┏━━

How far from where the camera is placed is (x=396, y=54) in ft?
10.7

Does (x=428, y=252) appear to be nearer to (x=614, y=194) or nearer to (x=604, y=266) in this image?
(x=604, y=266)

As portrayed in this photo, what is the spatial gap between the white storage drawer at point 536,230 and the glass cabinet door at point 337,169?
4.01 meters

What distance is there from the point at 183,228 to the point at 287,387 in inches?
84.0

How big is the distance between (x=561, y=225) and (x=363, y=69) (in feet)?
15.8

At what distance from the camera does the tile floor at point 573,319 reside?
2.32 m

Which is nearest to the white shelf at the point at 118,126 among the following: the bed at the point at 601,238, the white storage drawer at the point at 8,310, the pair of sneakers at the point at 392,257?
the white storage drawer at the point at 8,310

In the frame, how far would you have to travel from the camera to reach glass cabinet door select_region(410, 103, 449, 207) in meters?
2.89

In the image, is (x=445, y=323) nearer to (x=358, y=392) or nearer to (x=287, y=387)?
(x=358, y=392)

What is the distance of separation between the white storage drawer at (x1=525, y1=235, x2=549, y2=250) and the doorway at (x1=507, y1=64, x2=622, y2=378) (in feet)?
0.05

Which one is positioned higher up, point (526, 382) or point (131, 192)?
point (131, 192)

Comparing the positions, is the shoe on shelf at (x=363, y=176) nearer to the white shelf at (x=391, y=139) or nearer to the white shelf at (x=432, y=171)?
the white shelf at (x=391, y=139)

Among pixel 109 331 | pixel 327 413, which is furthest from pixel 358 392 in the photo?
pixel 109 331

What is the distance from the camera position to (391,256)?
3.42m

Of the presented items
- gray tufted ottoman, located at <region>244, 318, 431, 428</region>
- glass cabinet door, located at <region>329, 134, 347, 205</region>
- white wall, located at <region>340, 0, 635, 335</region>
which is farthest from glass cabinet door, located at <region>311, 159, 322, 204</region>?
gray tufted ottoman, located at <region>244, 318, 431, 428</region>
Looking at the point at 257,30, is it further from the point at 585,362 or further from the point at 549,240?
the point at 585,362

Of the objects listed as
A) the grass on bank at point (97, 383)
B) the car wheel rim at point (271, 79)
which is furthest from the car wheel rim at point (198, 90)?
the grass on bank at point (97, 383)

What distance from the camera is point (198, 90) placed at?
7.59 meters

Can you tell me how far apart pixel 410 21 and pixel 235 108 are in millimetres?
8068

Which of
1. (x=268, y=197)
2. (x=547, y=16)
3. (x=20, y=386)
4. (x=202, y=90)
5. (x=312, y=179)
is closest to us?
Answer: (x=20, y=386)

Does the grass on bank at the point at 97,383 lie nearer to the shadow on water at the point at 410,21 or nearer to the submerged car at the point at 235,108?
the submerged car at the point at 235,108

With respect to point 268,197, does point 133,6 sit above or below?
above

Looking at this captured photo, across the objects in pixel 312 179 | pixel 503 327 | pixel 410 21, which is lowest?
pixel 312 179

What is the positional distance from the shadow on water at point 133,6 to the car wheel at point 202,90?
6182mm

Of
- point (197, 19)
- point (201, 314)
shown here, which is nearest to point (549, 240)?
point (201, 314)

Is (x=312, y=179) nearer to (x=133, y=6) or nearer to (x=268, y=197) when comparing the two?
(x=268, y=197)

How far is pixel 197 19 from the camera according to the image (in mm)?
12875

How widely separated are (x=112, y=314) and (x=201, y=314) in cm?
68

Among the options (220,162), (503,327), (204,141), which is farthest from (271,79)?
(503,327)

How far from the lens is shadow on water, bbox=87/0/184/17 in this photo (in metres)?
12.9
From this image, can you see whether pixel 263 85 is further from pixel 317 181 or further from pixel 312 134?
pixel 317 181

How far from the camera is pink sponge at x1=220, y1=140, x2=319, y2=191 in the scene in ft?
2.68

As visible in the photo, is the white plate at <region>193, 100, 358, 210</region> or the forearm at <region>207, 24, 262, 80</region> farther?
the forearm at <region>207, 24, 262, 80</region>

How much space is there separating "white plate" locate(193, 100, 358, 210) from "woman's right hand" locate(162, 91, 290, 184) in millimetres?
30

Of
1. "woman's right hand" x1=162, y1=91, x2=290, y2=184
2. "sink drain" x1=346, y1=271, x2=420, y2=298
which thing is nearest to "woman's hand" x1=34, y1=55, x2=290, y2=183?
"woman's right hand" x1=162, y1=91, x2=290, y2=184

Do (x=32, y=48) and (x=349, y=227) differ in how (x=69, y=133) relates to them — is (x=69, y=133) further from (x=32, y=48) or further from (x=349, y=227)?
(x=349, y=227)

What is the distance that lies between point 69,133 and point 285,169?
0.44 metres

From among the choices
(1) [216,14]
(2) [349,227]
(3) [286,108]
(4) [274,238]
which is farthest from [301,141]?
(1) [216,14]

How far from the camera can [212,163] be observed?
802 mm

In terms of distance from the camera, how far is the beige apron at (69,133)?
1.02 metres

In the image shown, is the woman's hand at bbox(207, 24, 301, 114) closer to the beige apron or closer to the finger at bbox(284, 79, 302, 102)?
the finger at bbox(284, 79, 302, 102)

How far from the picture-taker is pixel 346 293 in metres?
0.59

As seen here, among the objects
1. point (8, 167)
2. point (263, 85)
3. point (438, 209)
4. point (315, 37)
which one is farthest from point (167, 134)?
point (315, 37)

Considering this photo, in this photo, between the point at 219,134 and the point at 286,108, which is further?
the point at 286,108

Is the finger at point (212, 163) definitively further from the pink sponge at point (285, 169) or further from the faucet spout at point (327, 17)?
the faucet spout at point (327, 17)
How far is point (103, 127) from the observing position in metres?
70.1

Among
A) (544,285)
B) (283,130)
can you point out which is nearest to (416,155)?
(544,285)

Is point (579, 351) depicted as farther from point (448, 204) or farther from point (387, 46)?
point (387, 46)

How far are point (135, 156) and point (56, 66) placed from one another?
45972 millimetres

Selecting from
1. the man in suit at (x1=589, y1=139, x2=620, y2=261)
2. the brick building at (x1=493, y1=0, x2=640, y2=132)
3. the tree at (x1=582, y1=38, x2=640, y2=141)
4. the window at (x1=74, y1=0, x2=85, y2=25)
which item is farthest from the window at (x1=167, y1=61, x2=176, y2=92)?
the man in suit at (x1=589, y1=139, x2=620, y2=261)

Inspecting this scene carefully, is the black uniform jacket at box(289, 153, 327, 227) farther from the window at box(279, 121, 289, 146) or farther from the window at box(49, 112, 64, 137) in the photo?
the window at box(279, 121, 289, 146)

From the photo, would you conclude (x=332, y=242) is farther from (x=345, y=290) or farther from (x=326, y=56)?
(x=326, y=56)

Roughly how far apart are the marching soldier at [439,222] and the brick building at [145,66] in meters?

┗━━

_Required task_
Copy out the listing above verbatim, every line from first to last, without changing, adding, or leaving out anything.

_Output below_
How far from where the camera is placed is (x=396, y=54) in ft?
10.7

Does (x=428, y=252) appear to be nearer to (x=614, y=194) or nearer to (x=604, y=266) in this image?
(x=604, y=266)

As portrayed in this photo, what is the spatial gap between the white storage drawer at point 536,230 and the glass cabinet door at point 337,169?
4.01 meters

What distance is there from the point at 183,228 to the point at 287,387 in inches?
84.0

How big is the distance between (x=561, y=225) and (x=363, y=69) (in feet)?
15.8

At what distance from the camera does the tile floor at point 573,319 reside?
2.32 m

Which is nearest to the white shelf at the point at 118,126 among the following: the bed at the point at 601,238, the white storage drawer at the point at 8,310, the pair of sneakers at the point at 392,257?
the white storage drawer at the point at 8,310

In the frame, how far would you have to travel from the camera to reach glass cabinet door select_region(410, 103, 449, 207) in meters?
2.89

In the image, is (x=445, y=323) nearer to (x=358, y=392) or nearer to (x=287, y=387)?
(x=358, y=392)

What is the distance of separation between the white storage drawer at (x1=525, y1=235, x2=549, y2=250) and the doorway at (x1=507, y1=64, x2=622, y2=378) (in feet)?
0.05

Which one is positioned higher up, point (526, 382) or point (131, 192)?
point (131, 192)

Comparing the positions, is the shoe on shelf at (x=363, y=176) nearer to the white shelf at (x=391, y=139) or nearer to the white shelf at (x=432, y=171)?
the white shelf at (x=391, y=139)

Among pixel 109 331 | pixel 327 413, which is furthest from pixel 358 392 in the photo?
pixel 109 331

What is the distance from the camera position to (391,256)?
3.42m

Of the presented items
- gray tufted ottoman, located at <region>244, 318, 431, 428</region>
- glass cabinet door, located at <region>329, 134, 347, 205</region>
- white wall, located at <region>340, 0, 635, 335</region>
which is farthest from glass cabinet door, located at <region>311, 159, 322, 204</region>?
gray tufted ottoman, located at <region>244, 318, 431, 428</region>
Looking at the point at 257,30, is it further from the point at 585,362 or further from the point at 549,240?
the point at 585,362

Of the objects listed as
A) the grass on bank at point (97, 383)
B) the car wheel rim at point (271, 79)
which is furthest from the car wheel rim at point (198, 90)?
the grass on bank at point (97, 383)

What distance from the camera is point (198, 90) placed at?
7.59 meters

Can you tell me how far apart pixel 410 21 and pixel 235 108 are in millimetres?
8068

Which of
1. (x=268, y=197)
2. (x=547, y=16)
3. (x=20, y=386)
4. (x=202, y=90)
5. (x=312, y=179)
is closest to us?
Answer: (x=20, y=386)

Does the grass on bank at the point at 97,383 lie nearer to the shadow on water at the point at 410,21 or nearer to the submerged car at the point at 235,108?
the submerged car at the point at 235,108

With respect to point 268,197, does point 133,6 sit above or below?
above

Looking at this captured photo, across the objects in pixel 312 179 | pixel 503 327 | pixel 410 21, which is lowest?
pixel 312 179

What is the positional distance from the shadow on water at point 133,6 to the car wheel at point 202,90?
6182mm

Of
- point (197, 19)
- point (201, 314)
shown here, which is nearest to point (549, 240)?
point (201, 314)

Is (x=312, y=179) nearer to (x=133, y=6) or nearer to (x=268, y=197) when comparing the two?
(x=268, y=197)

How far is pixel 197 19 from the camera according to the image (in mm)?
12875

How widely separated are (x=112, y=314) and (x=201, y=314) in cm?
68

Among the options (220,162), (503,327), (204,141), which is farthest from (271,79)?
(503,327)

How far from the lens is shadow on water, bbox=87/0/184/17 in this photo (in metres)?
12.9
From this image, can you see whether pixel 263 85 is further from pixel 317 181 or further from pixel 312 134?
pixel 317 181

How far from the camera is pink sponge at x1=220, y1=140, x2=319, y2=191 in the scene in ft?
2.68

As visible in the photo, is the white plate at <region>193, 100, 358, 210</region> or the forearm at <region>207, 24, 262, 80</region> farther?
the forearm at <region>207, 24, 262, 80</region>

How much space is there separating "white plate" locate(193, 100, 358, 210) from "woman's right hand" locate(162, 91, 290, 184) in millimetres?
30

Of
1. "woman's right hand" x1=162, y1=91, x2=290, y2=184
2. "sink drain" x1=346, y1=271, x2=420, y2=298
which thing is nearest to "woman's hand" x1=34, y1=55, x2=290, y2=183?
"woman's right hand" x1=162, y1=91, x2=290, y2=184

Do (x=32, y=48) and (x=349, y=227) differ in how (x=69, y=133) relates to them — is (x=69, y=133) further from (x=32, y=48) or further from (x=349, y=227)?
(x=349, y=227)

What is the distance that lies between point 69,133 and point 285,169?
0.44 metres

From among the choices
(1) [216,14]
(2) [349,227]
(3) [286,108]
(4) [274,238]
which is farthest from [301,141]?
(1) [216,14]

How far from the camera can [212,163] be observed?
802 mm

In terms of distance from the camera, how far is the beige apron at (69,133)?
1.02 metres

In the image shown, is the woman's hand at bbox(207, 24, 301, 114) closer to the beige apron or closer to the finger at bbox(284, 79, 302, 102)?
the finger at bbox(284, 79, 302, 102)

How far from the picture-taker is pixel 346 293 in metres?
0.59

As seen here, among the objects
1. point (8, 167)
2. point (263, 85)
3. point (438, 209)
4. point (315, 37)
which one is farthest from point (167, 134)?
point (315, 37)

Considering this photo, in this photo, between the point at 219,134 and the point at 286,108, which is further?
the point at 286,108

Is the finger at point (212, 163) definitively further from the pink sponge at point (285, 169) or further from the faucet spout at point (327, 17)?
the faucet spout at point (327, 17)
How far is point (103, 127) from the observing position in metres?
70.1

Among
A) (544,285)
B) (283,130)
can you point out which is nearest to (416,155)?
(544,285)

Is point (579, 351) depicted as farther from point (448, 204) or farther from point (387, 46)?
point (387, 46)

How far are point (135, 156) and point (56, 66) placed from one another?
45972 millimetres

Selecting from
1. the man in suit at (x1=589, y1=139, x2=620, y2=261)
2. the brick building at (x1=493, y1=0, x2=640, y2=132)
3. the tree at (x1=582, y1=38, x2=640, y2=141)
4. the window at (x1=74, y1=0, x2=85, y2=25)
which item is farthest from the window at (x1=167, y1=61, x2=176, y2=92)?
the man in suit at (x1=589, y1=139, x2=620, y2=261)

Inspecting this scene carefully, is the black uniform jacket at box(289, 153, 327, 227) farther from the window at box(279, 121, 289, 146) or farther from the window at box(49, 112, 64, 137) in the photo?
the window at box(279, 121, 289, 146)

From the photo, would you conclude (x=332, y=242) is farther from (x=345, y=290) or farther from (x=326, y=56)?
(x=326, y=56)

Roughly how far apart are the marching soldier at [439,222] and the brick building at [145,66] in meters?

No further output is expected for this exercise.